Democrat Joe Biden on Wednesday predicted victory over President Donald Trump after winning two critical U.S. states, while the Republican incumbent alleged fraud, filed lawsuits and demanded recounts in a race yet to be decided a day after polls closed.
While stopping short of declaring victory, Biden launched a website for a transition to a Democratic-controlled White House. His team called it buildbackbetter.com and declared “the Biden-Harris Administration can hit the ground running on Day One.”
As Trump spent part of the day airing grievances over Twitter, Biden pledged to govern as a unifier if triumphant.
“What brings us together as Americans is so much stronger than anything that can tear us apart,” Biden, appearing with his running mate Kamala Harris, said in his home state of Delaware on Wednesday.
At the moment, not including Wisconsin, where the Republican Trump has demanded a recount, Edison Research gives Biden a 243 to 213 lead over Trump in Electoral College votes, which are largely based on a state’s population.
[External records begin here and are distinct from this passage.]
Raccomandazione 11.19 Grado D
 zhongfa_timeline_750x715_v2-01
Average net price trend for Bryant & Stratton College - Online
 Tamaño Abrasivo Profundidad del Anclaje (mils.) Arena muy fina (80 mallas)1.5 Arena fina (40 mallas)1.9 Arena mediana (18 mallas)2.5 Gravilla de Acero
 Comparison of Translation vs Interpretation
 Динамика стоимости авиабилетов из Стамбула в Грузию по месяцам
A former vice president with five decades in public life, Biden, 77, was projected by television networks to win the Midwestern states of Michigan and Wisconsin, a boost to his hopes of entering the White House on Jan. 20.
Trump, 74, who won both states in 2016, now has fewer options to secure a second four-year term. He hopes to avoid becoming the first incumbent U.S. president to lose a re-election bid since George H.W. Bush in 1992.